Hey girl, it’s your fave coach Nicki here supplying you with the goods once again.
Today, we will be learning whether calorie counting causes disordered eating. Some people are wary of diarising their food for fear that is causes obsessive behaviour or disordered eating. I’ve worked with clients wanting to lose weight and get healthy, but they are reluctant to track their food due to claims that it can create obsessive behaviour. Is there any truth to this? Let’s take a look at the research!
Well, a new randomised controlled trial shows this not to be the case, fuelling optimism for people who want to more actively manage their diet without unintended consequences!
- In the study, 200 female college students who did not closely monitor their diet were randomly assigned to one month of diet tracking with MyFitnessPal or no intervention (control).
- The researchers did not observe significant negative effects on eating disorder risk, anxiety, depressive symptoms, body satisfaction, quality of life, eating behaviours, physical activity, screen time, or other forms of weight-related self-monitoring.
- For individuals without a current or previous eating disorder diagnosis, tracking with a diet app did not negatively impact psychological outcomes or increase eating disorder risk. On the other hand, the mere act of tracking did not significantly improve other health-related behaviors.
For me, the results of this study showed a few things. Firstly, it shows that dietary tracking is a tool, no more and no less. Where no previous or current eating disorders existed, tracking for one month didn’t lead to negative effects on mental health or increased eating disorder behaviours.
This suggests that if you’re not someone who has suffered with/ is suffering with eating disorders, tracking will most likely not create the issue. But again, it’s important to listen and be aware of your own body, emotions and behaviours when it comes to tracking your food. This study also didn’t look at the long term impacts of tracking (for example: tracking for months or years).
It is also interesting to read that the mere act of tracking didn’t lead to the improvement or adoption of other health-related behaviours. This tells me that even if you choose to track your food, it’s important to understand this alone may not be enough for long term health-related behaviour change. You will also need to focus on your daily nutritional habits and adopting other healthier behaviours. Things like drinking enough water, eating enough fibre, eating a balanced diet or getting the recommended amount of exercise etc.
Dietary tracking within the context of dietary guidelines that encourage flexible restraint can be generally viewed as effective.

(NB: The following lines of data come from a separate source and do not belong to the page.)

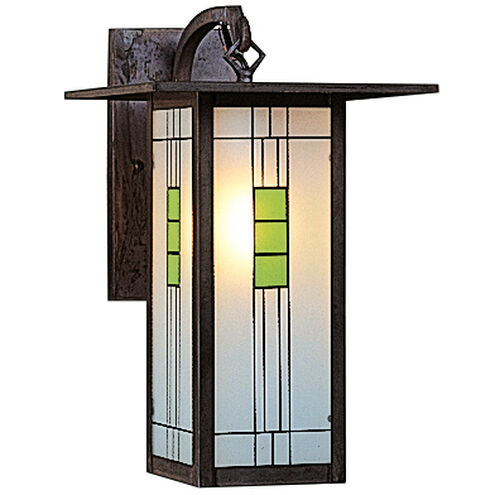 Franklin 1 Light 15.12 inch Satin Black Outdoor Wall Mount in Yellow and Green Silk Screen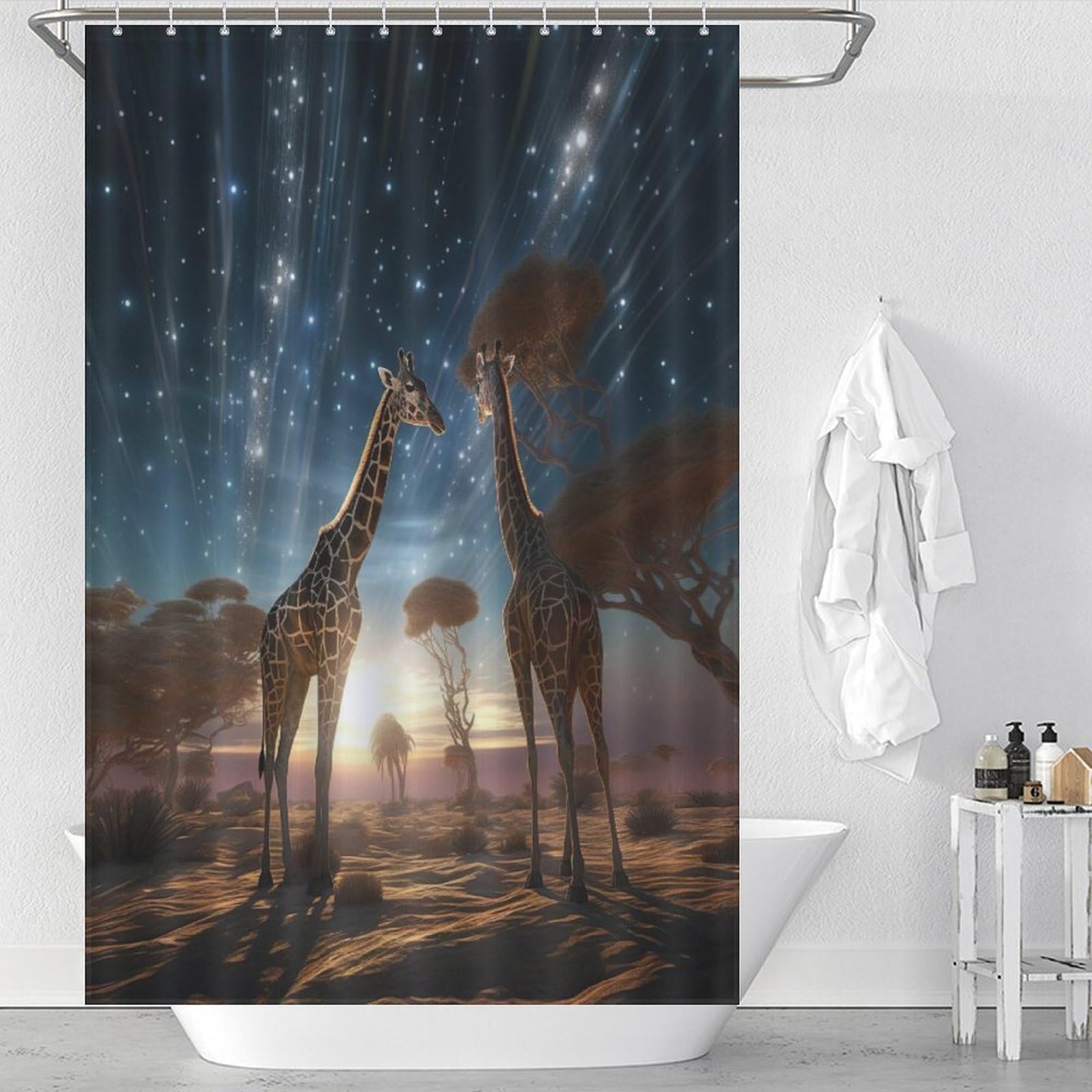 Rideau de douche girafe pour illuminer la salle de bain des enfants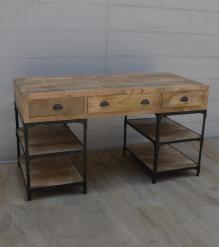 SOLID WOOD & IRON DESK W/ 3 DRAWERS & 4 SHELVES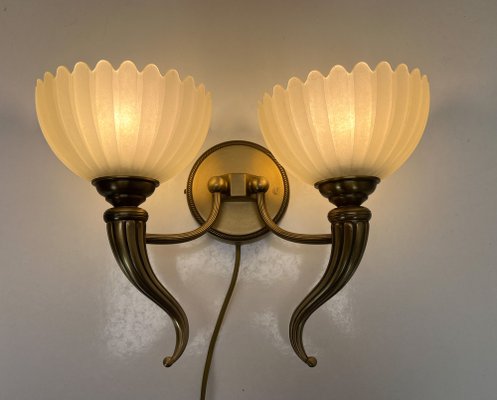 Vintage Regency Bronze and Glass Wall Light from Massive, 1970s-WZZ-1746316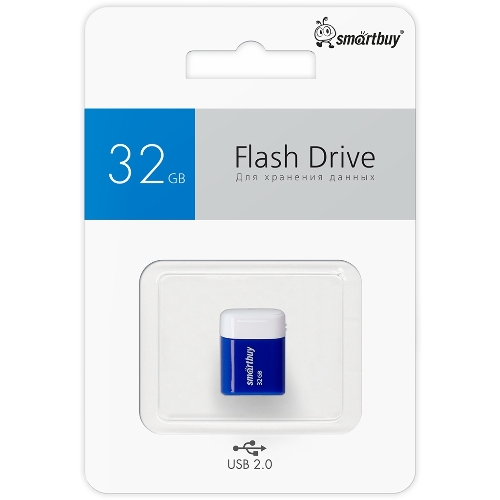 Флешка USB Smartbuy LARA Blue (SB32GBLARA-B), 32Gb, USB 2.0, R/W 15/5, синий/белый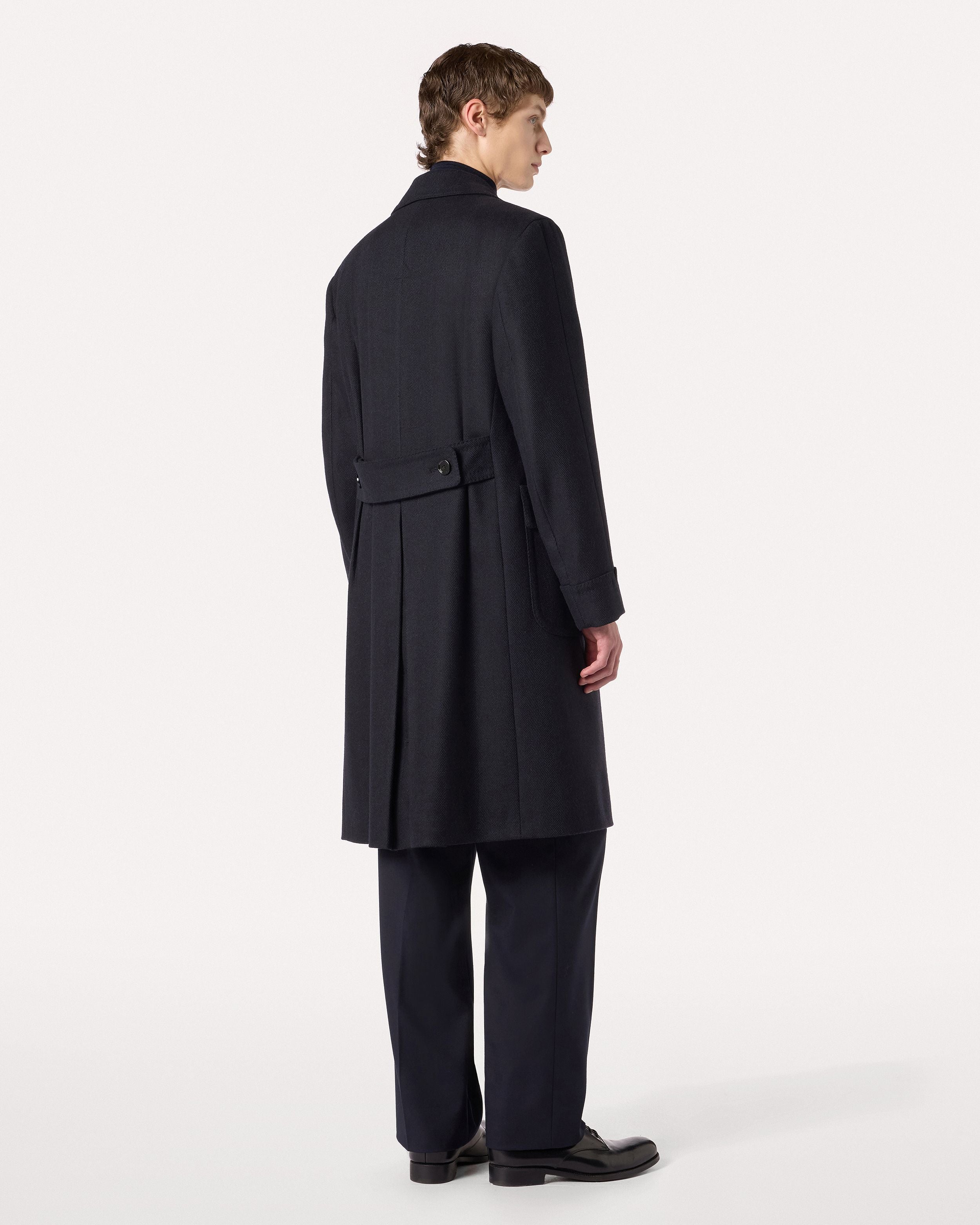 Cappotto blu in lana e cashmere BLUE/BLACK Lardini 5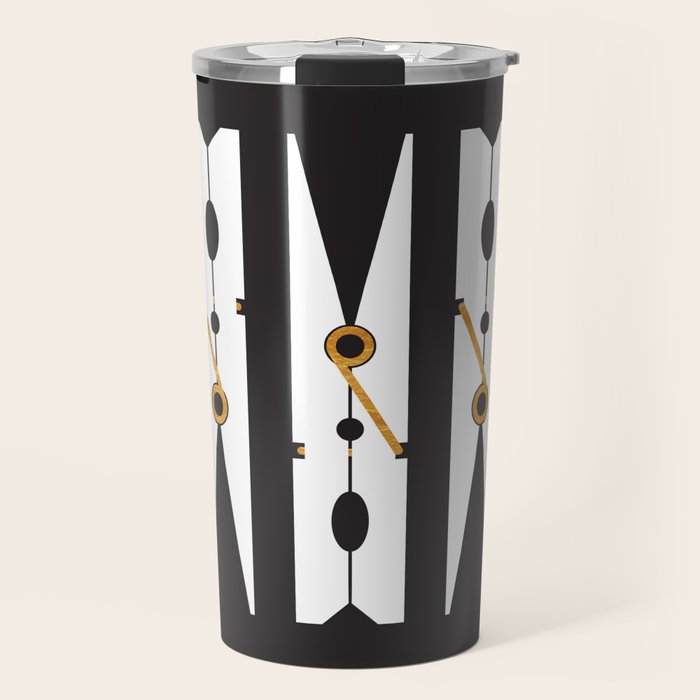 Laundry Clothespins - Gold, Black and White Travel Mug Gallery Image 1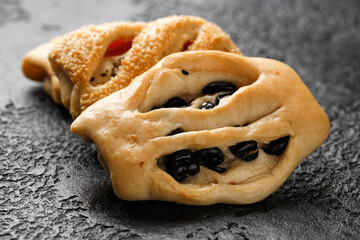 Fresh Homemade pastry bread with olives, sun dried tomatoes and cheese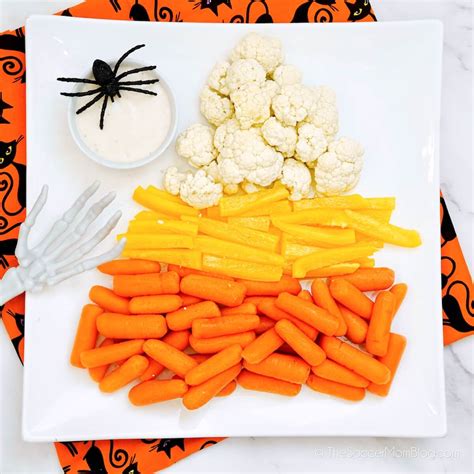 Candy Corn Halloween Veggie Platter - The Soccer Mom Blog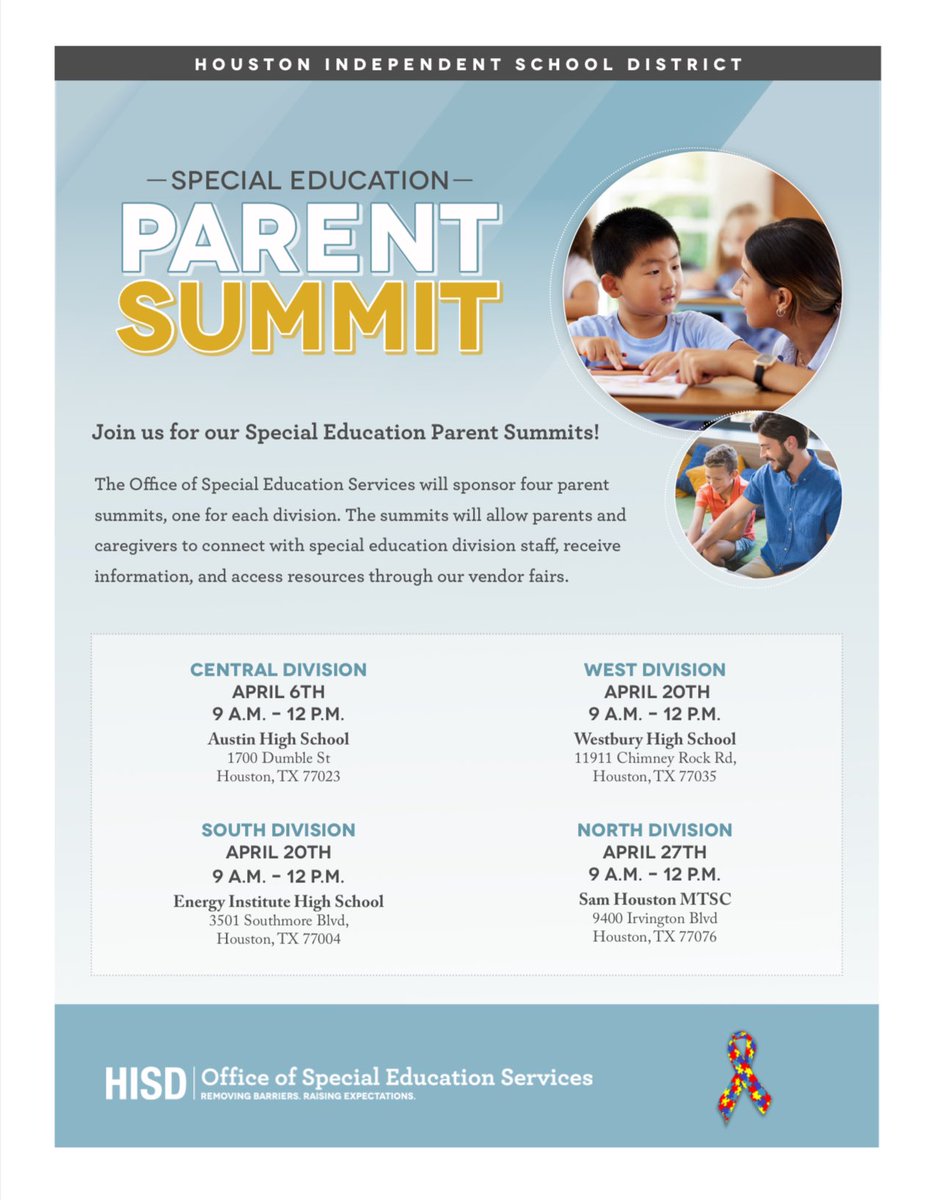 📣📣📣It’s that time of year. Come join us this month at our Special Education Parent Summit!!!📣📣📣@HISDSPED @HISDCentral @HISDNorthDiv @HISD_West @HisdSouth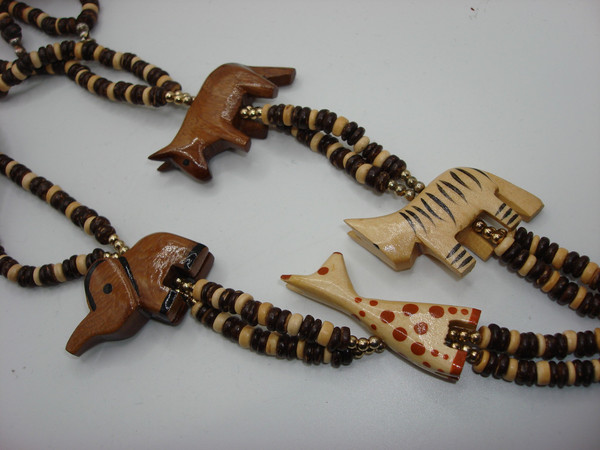Vintage 1970s Handcrafted African Safari Animal Necklaces (Zebra, Elephant, Giraffe, Tiger)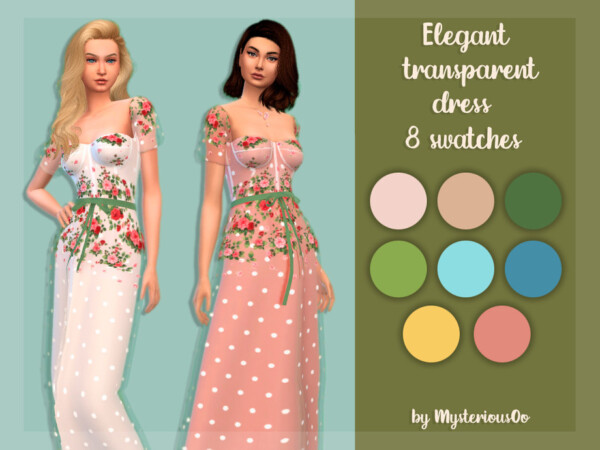 Elegant transparent dress by MysteriousOo from TSR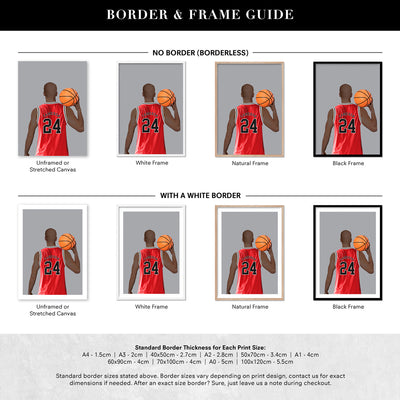 Custom Basketball Player -  Art Print, Poster, Stretched Canvas or Framed Wall Art, Showing White , Black, Natural Frame Colours, No Frame (Unframed) or Stretched Canvas, and With or Without White Borders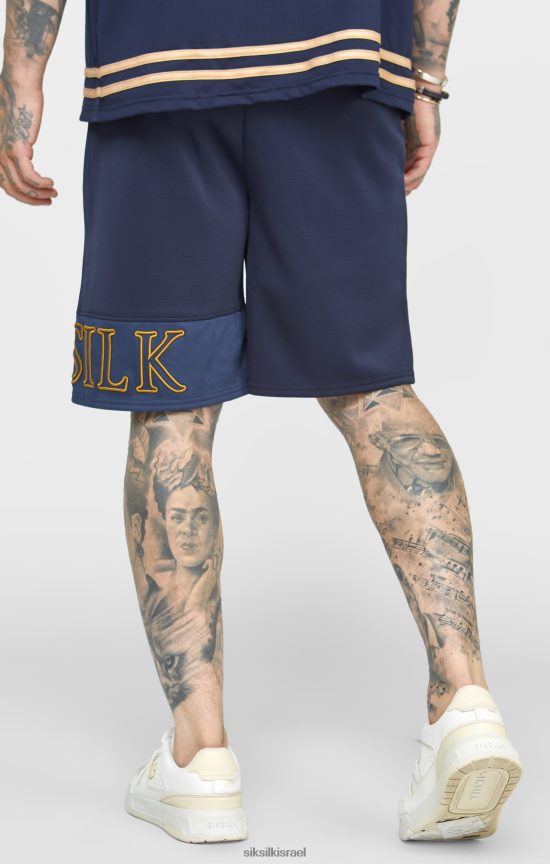 SikSilk לבוש 008V2F607 רקמת חיל הים קצרה רגועה גברים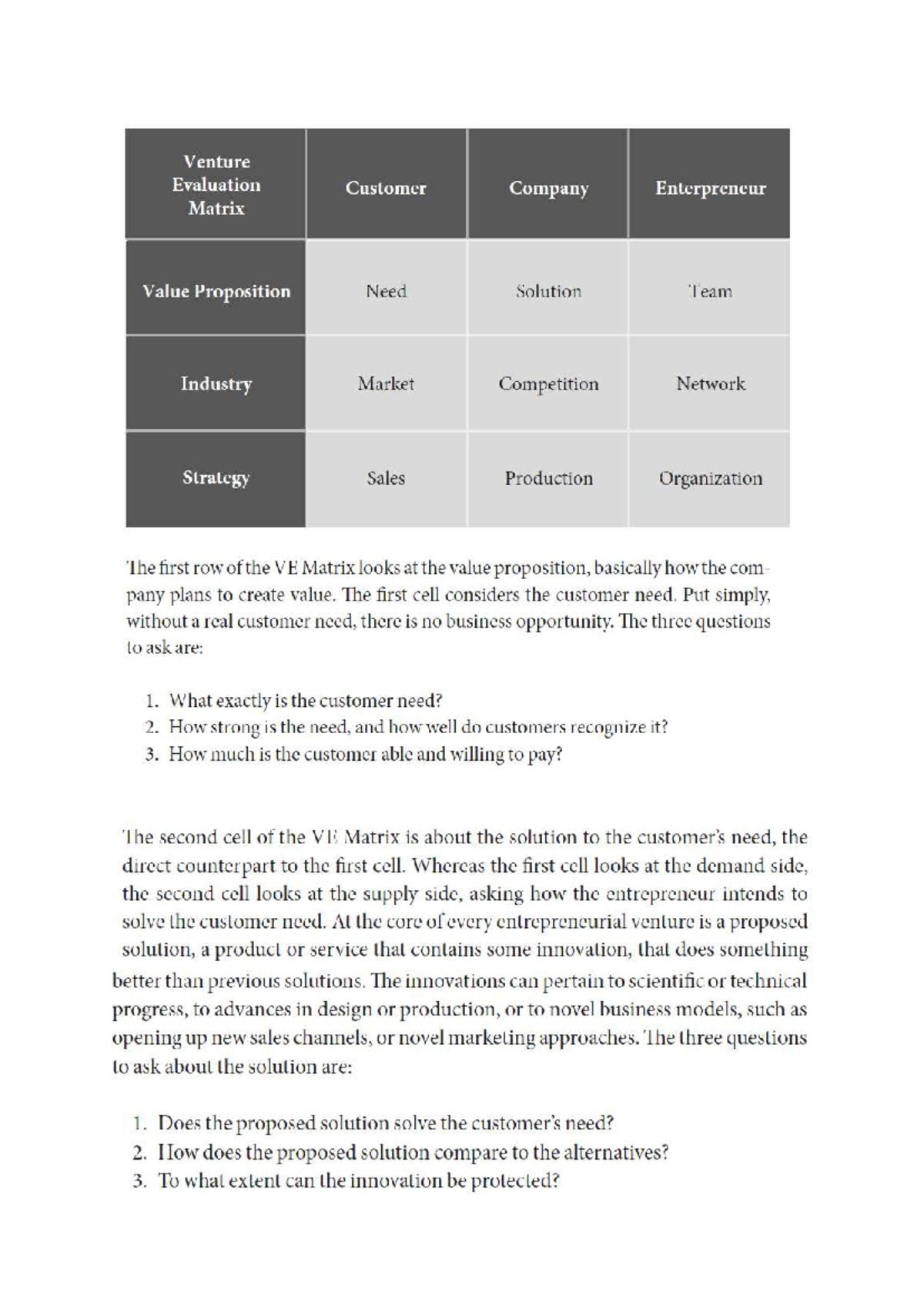 Venture Evaluation Matrix: Value Proposition & Strategy Analysis - Studocu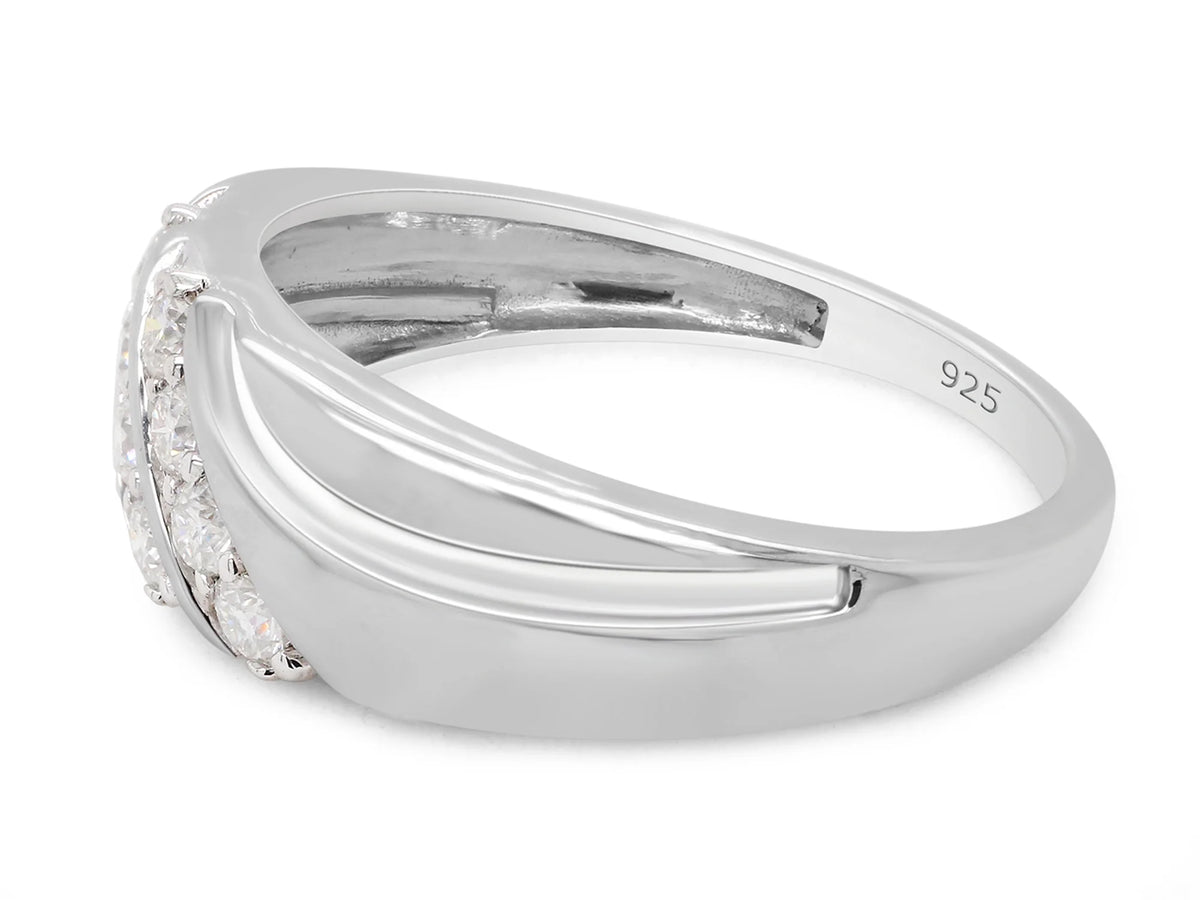 14K White Gold Over Sterling Silver Mens Wedding Band Ring G7528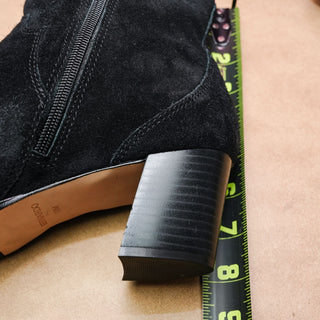 Bernardo Studio Women Black Suede Zip Western Cowboy Ankle Boots sz 10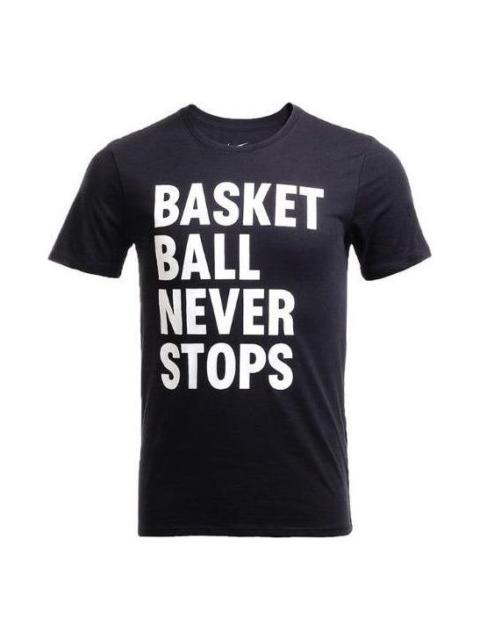 Nike Men's Nike Alphabet Casual Round Neck Short Sleeve Black T-Shirt 778493-011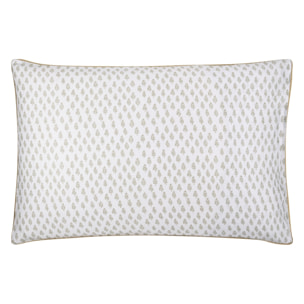 Taie d'oreiller imprimée en satin de coton, KASAVU, Beige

It is one method to help modify dietary intake without inducing disordered eating symptoms or other negative effects on mental health.
The huge caveat is that some individuals are particularly predisposed to developing eating disorders. These individuals should not in my opinion start any intervention involving weight monitoring, diet monitoring, or dietary manipulation without guidance from a qualified medical professional with ample training and experience in the area of disordered eating specifically. It is often best practice to instead adopt a flexible, unmonitored approach that focuses on daily habits and a balanced plate.